祖母のカップラーメン
初めての投稿です。
離任した先生が最後に見てくださった授業で書いた作文です。よい評価をもらったので安心しましたが、まだ未熟です。良かったら見てください。
どうしても忘れられない味がある。昔、祖母の家に泊まりに行った時の事。祖母は私の母が食べさせない事を知ってか知らずか、夜中の一時頃に私にとって生まれて初めてのカップラーメンを食べさせてくれたのだ。祖母は言った。
「ラーメン食べようか」
しかし祖母は手にコンビニでよく見かけるカップラーメンにヤカンを持っているだけである。
「スガキヤがいいよ~」
「もう閉まっとるわ」
「じゃあどこ行くの」
すると祖母はずいっと顔を近ずけて、
「ここで食べるんやよ」
と言う。
そしておもむろにカップラーメンの蓋をあけた。
いかにもご開帳といった感じで開けた。
中身の第一印象は「おもちゃ箱」である。くるりと丸まったエビや茶色くて四角い何か(後にそれは肉だと知った)、長方形の緑色、毒々しいほどに黄色い固まり、そしてその下に見える…
「ラーメン!でも固そうやな」
「そこで魔法をかけるんだよ」
祖母はヤカンを指差した。私が渡すと、ちちんぷいぷい等と言いながらお湯をかけ始める。熱気がもうと立ち上って暑くなるのも構わずに幼い私は食い入るようにそれを見つめていた。

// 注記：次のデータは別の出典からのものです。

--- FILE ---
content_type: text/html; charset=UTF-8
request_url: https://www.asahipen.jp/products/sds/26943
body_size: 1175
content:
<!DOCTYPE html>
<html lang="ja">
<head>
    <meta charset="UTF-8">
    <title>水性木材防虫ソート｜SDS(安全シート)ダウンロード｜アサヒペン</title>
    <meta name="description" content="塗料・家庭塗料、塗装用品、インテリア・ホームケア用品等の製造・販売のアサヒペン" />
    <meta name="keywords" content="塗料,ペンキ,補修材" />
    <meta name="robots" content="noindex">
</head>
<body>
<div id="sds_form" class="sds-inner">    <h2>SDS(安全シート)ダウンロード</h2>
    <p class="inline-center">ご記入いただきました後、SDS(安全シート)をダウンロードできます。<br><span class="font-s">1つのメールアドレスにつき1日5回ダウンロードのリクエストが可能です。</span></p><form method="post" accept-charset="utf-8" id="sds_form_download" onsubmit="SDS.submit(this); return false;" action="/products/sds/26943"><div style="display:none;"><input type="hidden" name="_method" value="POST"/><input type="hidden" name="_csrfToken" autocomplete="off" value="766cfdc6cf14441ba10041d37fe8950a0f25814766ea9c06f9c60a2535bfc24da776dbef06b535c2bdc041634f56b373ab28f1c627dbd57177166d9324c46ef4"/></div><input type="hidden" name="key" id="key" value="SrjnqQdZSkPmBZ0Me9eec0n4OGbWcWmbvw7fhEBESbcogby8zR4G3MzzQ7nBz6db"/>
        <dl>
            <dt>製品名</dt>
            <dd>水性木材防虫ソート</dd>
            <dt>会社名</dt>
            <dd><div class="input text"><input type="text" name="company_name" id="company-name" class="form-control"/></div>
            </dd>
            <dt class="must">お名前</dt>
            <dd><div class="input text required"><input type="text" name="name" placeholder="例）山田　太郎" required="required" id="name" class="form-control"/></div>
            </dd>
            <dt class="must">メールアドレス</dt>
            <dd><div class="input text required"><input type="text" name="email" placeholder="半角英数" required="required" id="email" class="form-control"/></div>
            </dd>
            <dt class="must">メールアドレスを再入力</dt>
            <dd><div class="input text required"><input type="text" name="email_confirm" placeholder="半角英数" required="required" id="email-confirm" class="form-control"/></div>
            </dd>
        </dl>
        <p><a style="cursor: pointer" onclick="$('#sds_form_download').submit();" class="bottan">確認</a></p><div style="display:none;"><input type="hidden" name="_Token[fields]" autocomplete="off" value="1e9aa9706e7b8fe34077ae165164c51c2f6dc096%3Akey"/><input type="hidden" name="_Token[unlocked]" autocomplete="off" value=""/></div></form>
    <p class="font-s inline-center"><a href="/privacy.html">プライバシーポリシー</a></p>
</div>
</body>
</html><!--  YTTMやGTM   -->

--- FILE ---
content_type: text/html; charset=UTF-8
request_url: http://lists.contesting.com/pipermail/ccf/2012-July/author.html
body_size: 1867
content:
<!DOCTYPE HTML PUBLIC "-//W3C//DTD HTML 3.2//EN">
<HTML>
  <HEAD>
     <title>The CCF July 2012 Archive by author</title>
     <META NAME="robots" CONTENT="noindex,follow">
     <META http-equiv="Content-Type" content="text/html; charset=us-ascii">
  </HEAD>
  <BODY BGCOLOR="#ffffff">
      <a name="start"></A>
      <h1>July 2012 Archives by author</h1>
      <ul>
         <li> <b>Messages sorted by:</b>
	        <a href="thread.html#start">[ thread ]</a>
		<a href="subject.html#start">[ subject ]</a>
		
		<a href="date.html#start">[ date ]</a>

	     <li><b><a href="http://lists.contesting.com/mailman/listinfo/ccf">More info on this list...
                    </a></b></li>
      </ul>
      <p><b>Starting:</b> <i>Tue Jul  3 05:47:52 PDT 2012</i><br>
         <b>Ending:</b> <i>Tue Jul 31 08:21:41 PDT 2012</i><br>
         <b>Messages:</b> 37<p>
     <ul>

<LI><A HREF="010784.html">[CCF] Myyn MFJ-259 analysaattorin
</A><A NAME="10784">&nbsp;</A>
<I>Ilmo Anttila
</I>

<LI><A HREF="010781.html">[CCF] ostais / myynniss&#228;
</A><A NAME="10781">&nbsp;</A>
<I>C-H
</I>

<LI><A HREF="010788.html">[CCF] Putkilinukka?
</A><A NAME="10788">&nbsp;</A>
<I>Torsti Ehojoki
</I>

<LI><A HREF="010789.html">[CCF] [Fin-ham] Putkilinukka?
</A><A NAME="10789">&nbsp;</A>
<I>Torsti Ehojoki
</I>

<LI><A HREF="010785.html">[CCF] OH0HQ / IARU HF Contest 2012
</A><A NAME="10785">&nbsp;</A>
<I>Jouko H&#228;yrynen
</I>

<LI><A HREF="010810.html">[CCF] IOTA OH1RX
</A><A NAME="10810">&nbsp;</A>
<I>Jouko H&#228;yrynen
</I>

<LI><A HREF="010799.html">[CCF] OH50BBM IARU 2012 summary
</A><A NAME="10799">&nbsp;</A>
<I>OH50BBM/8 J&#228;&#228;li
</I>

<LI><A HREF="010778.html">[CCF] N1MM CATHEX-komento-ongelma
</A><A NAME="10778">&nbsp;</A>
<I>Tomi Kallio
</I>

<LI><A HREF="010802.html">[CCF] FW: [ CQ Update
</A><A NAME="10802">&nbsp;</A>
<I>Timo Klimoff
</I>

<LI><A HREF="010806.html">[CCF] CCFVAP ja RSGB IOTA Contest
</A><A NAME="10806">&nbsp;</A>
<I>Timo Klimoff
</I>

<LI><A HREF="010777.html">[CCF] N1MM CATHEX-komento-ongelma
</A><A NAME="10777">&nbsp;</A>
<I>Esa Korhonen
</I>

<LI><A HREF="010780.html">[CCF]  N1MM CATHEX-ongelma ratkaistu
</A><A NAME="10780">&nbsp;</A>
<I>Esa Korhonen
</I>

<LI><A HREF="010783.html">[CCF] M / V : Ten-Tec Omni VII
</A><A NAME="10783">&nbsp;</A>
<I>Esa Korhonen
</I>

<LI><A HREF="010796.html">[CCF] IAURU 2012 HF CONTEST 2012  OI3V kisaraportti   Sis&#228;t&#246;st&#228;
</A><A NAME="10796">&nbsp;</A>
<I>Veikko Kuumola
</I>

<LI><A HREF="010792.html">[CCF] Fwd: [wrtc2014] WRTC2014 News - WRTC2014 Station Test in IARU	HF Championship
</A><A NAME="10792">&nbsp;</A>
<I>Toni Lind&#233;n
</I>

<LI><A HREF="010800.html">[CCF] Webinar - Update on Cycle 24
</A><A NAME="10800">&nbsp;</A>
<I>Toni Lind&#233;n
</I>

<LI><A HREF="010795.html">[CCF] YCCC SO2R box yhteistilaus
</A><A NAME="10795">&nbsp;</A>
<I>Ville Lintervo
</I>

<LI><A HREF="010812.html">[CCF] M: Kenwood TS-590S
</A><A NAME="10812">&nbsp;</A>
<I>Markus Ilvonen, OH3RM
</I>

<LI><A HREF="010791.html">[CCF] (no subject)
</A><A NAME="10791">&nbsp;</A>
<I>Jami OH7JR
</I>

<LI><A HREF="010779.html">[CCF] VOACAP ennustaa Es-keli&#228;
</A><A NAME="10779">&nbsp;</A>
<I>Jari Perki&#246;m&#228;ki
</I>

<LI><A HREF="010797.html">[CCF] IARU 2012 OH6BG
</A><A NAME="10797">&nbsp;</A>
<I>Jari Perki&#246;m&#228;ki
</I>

「3分経ったら開けてええ。それまで中見たらアカンで」
そう言い残すと祖母は曇った眼鏡を外して、よっこらしょと言いながら台所に消えていった。
これほど長く感じた3分はなかった。いとこの兄ちゃんとこんな夜遅くまでゲームなんかしていないで、少しでも早く蓋を開けて中で何が起こっているのか見てみたかった。
発泡スチロールは陰気に押し黙っているでけである。蓋の隙間から湯気が出ていた。最も私はその頃、煙と湯気の区別がつかず、きっと中で小人か誰かがおもちゃ箱をラーメンに作り替えているから煙が出ているのだと信じ込んだ。その煙に顔を近付けてみるとなにやら美味しそうな匂いがする。夜中の事だからお腹が空いてたまらないのに、時計の秒針は遅々として進まず、私は天井の木目を柄にもなく正座をして見上げていた。
じりじりとしながら待った。何回も台所の祖母に「まだー?」と聞き、何回も祖母は「まだまだ」と言った。その声に笑いが混じっているのには気づいていたが、とにかくそれどころではなく、ひたすらに木目やら時計やらを見比べていた。
気の遠くなるような3分が過ぎて、私は祖母に見守られながらそっと蓋を開けた。美味しそうな匂いがムンと強くなると同時に、湯気のたつラーメンが今度こそご開帳である。
「カップラーメン?」
声を潜めて聞くと、祖母はにんまりと魔女の微笑みを浮かべて
「そうや」
とやはり声を潜めて私に箸を差し出した。
そのカップラーメンに痛く感動した私は、その後祖母の家に行く度にカップラーメンをオーダーしたという。後で聞けば祖母には母から連絡があって「二度とカップラーメンなどを食べさせるな」というお叱りをうけたそうだが、記憶の限り祖母がカップラーメンを食べさせてくれなかったことはない。
寮に入ってからはこのカップラーメンを食べる事が多くなり、(もちろん、寮のルール違反だ)母もその共犯となった。あの夜から一体何個のカップラーメンを食べたのだろうかと、その度に考えるが今となっては知る由もない。